**AIM 1**
Retype everything in the Tom Chivers interview from "You call yourself" down to "are you doing?".
**AIM 2**
Extend the Tom Chivers interview onward from its final line.

**PAGE TEXT**
Based in London, UK, Tom Chivers is running a small publishing house called ‘Penned in the Margins’ which brings together a whole range of different activities under one roof, from book publishing to spoken word performances. Risky and venturous, the arts producer Tom Chivers shows what the future of publishing can look like – let me tell you, it is not in the digital world.
You call yourself an “arts producer”. I assume that this term encompasses the diversity of your many roles, that is, as a writer, poet, publisher, commissioner, editor, critic and journalist, audiobook writer, performer… anything missing?
There are quite a few things I haven’t done yet but I am not a journalist nor a critic. I haven’t done audiobooks. But it is still true that I hold no particular interest in a special medium. As a publisher, I do as my work calls for.
Let me first address you as an arts producer. What kind of live events are you doing?

**DATASET ROWS**
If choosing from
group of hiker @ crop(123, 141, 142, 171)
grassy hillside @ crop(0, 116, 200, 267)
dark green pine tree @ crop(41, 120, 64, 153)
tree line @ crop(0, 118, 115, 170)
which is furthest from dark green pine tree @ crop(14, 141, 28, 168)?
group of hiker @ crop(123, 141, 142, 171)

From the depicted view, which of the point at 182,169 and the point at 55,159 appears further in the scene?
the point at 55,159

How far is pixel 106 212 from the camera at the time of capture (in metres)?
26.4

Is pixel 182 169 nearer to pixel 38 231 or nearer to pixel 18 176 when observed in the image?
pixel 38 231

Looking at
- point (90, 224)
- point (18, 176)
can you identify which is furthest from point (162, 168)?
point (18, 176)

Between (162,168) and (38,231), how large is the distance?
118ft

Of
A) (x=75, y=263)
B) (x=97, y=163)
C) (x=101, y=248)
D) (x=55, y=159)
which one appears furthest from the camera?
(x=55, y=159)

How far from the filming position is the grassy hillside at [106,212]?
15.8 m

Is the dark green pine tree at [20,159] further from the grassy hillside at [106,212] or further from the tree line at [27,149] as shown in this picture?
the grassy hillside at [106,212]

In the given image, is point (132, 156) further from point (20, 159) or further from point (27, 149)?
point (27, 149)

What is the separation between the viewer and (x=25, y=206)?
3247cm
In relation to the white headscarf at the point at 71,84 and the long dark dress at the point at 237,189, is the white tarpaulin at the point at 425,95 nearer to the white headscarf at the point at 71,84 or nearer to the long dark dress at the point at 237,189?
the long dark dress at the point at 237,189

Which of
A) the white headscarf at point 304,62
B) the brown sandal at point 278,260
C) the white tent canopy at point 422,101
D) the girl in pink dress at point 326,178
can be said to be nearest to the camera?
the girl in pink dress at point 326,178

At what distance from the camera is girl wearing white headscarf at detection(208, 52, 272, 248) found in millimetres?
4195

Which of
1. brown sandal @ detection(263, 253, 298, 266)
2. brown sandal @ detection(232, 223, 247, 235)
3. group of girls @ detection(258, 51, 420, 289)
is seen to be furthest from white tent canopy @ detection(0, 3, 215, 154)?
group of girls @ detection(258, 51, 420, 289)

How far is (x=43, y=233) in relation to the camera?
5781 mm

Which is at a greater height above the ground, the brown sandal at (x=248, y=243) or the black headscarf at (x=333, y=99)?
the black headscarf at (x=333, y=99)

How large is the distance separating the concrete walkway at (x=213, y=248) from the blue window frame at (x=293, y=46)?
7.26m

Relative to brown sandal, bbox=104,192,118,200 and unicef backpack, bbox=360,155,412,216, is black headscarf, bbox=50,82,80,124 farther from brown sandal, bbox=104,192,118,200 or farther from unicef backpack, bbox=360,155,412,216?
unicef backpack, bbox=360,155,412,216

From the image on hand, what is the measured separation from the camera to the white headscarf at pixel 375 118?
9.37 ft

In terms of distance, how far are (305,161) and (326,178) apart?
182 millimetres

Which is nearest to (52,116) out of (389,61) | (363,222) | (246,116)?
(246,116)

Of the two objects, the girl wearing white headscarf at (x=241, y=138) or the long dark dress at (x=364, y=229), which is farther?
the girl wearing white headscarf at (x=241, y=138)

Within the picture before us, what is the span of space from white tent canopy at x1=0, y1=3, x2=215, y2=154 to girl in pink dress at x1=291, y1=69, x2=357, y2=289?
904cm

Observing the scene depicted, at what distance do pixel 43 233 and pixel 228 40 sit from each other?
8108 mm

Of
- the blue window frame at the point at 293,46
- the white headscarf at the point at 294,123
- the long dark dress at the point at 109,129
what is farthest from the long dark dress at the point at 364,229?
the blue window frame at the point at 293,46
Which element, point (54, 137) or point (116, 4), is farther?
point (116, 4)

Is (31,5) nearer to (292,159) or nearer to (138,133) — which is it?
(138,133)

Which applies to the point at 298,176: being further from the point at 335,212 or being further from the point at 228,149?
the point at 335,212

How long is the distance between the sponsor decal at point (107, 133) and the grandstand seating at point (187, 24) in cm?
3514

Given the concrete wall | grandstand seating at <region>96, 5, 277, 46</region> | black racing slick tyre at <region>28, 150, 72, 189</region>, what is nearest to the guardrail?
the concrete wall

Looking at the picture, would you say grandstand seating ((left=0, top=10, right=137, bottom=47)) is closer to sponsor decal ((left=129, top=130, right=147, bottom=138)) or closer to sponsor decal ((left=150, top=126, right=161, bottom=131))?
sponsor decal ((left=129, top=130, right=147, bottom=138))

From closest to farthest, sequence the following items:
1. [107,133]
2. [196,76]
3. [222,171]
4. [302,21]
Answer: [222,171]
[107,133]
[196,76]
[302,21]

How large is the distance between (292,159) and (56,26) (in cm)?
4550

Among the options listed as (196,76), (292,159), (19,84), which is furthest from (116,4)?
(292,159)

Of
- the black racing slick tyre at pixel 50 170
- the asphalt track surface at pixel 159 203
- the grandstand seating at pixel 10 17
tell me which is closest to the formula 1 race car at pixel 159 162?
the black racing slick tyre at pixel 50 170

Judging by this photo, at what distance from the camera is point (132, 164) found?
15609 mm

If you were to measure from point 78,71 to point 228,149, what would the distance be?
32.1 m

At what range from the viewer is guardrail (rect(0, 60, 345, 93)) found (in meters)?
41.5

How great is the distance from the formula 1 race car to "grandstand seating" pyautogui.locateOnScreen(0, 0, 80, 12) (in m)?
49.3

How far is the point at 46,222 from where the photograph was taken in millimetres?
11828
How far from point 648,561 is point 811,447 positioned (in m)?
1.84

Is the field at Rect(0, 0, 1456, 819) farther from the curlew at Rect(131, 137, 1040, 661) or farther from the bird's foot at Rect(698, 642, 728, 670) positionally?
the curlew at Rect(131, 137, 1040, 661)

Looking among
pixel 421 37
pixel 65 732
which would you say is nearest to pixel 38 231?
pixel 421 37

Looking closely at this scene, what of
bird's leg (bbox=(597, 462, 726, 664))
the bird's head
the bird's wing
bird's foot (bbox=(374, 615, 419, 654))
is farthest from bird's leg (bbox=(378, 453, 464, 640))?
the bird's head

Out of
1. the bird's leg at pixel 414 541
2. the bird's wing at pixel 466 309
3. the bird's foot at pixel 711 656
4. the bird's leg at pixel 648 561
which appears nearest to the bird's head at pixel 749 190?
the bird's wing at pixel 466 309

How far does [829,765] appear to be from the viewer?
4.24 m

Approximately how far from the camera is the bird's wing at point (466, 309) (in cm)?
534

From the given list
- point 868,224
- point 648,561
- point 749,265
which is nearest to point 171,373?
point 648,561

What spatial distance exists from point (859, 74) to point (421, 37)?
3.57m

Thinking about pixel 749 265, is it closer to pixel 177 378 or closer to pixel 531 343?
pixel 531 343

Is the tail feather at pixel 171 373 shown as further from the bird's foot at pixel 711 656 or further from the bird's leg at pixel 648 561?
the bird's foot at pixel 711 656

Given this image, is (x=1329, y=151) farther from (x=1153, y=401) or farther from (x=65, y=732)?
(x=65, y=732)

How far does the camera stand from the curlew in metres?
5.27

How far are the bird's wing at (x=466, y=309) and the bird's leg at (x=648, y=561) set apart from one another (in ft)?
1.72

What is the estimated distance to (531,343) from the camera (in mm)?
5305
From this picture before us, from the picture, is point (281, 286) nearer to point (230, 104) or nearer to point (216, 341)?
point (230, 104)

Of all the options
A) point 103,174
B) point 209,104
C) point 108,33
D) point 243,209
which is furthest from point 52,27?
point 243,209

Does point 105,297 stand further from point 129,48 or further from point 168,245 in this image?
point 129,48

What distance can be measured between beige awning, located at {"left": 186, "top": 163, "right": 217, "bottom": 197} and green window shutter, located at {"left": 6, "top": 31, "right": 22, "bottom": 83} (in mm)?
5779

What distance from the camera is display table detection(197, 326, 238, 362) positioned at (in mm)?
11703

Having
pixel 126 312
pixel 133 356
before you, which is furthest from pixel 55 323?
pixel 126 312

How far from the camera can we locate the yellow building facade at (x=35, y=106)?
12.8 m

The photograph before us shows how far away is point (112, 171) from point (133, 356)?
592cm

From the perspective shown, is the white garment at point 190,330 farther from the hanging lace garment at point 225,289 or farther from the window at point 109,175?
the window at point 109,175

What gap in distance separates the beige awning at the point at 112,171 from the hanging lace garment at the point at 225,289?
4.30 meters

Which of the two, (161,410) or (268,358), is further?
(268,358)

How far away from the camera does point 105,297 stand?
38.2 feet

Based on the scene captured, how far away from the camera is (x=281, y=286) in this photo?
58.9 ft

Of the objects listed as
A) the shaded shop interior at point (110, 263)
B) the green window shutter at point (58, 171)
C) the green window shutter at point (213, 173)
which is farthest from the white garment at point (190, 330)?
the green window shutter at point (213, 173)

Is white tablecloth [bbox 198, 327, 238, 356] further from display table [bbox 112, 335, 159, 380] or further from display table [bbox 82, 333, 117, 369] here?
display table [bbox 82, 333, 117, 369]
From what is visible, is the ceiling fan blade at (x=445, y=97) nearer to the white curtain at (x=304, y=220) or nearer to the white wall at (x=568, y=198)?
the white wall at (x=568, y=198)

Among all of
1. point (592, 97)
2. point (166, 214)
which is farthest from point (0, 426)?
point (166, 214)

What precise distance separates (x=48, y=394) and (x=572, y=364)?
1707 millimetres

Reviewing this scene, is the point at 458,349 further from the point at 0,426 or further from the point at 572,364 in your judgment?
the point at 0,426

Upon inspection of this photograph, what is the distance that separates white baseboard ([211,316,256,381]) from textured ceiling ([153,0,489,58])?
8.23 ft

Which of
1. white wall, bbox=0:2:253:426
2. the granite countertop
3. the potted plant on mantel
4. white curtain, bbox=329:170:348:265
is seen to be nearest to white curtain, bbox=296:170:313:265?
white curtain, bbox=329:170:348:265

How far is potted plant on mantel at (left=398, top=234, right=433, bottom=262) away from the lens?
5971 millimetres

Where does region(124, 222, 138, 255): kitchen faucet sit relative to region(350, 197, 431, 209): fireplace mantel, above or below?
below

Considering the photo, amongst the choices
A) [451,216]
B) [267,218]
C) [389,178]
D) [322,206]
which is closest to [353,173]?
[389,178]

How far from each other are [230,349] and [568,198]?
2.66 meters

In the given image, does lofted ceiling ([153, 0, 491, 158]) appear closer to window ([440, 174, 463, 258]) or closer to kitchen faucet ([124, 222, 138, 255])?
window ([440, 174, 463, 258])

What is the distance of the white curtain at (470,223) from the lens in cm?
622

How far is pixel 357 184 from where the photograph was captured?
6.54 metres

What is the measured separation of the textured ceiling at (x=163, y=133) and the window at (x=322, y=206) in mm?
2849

**EXERCISE ANSWER 1**
You call yourself an “arts producer”. I assume that this term encompasses the diversity of your many roles, that is, as a writer, poet, publisher, commissioner, editor, critic and journalist, audiobook writer, performer… anything missing?
There are quite a few things I haven’t done yet but I am not a journalist nor a critic. I haven’t done audiobooks. But it is still true that I hold no particular interest in a special medium. As a publisher, I do as my work calls for.
Let me first address you as an arts producer. What kind of live events are you doing?

**EXERCISE ANSWER 2**
I run a small arts company called ‘Penned in the Margins’, based in east London. We’ve been running about ten years. We publish books, and produce a variety of live performance work spanning live literature, spoken word and experimental theatre. For instance, I’m currently touring Schlock! by writer and performer Hannah Silva – it’s a one-hour show entirely composed of speech from Fifty Shades of Grey and the works of punk playwright Kathy Acker. Hannah’s brilliant – her work is always uncompromising, thought-provoking and incredibly physical. I’m in the planning stages of four other projects, three of which will premiere in 2017, including a new play by Indian-born poet Siddhartha Bose, and another play set in a private military company.
What are your latest achievements?
My company has recently been awarded core-funding by ‘Arts Council England’, which is a big deal here. I’m currently trying to stabilise our finances and operations – it’s all boring but necessary back-office stuff. To me that’s a huge achievement, but it’s not exactly sexy. Without stability, we can’t take the kinds of risks that we do, such as publishing a seven-part series about death, literary criticism and London’s Victorian cemeteries (by Chris McCabe) or producing innovative literary club nights that bring together technology, writing and ghost voices (Electronic Voice Phenomena). So, yeah, for me that boring organisational work is vital.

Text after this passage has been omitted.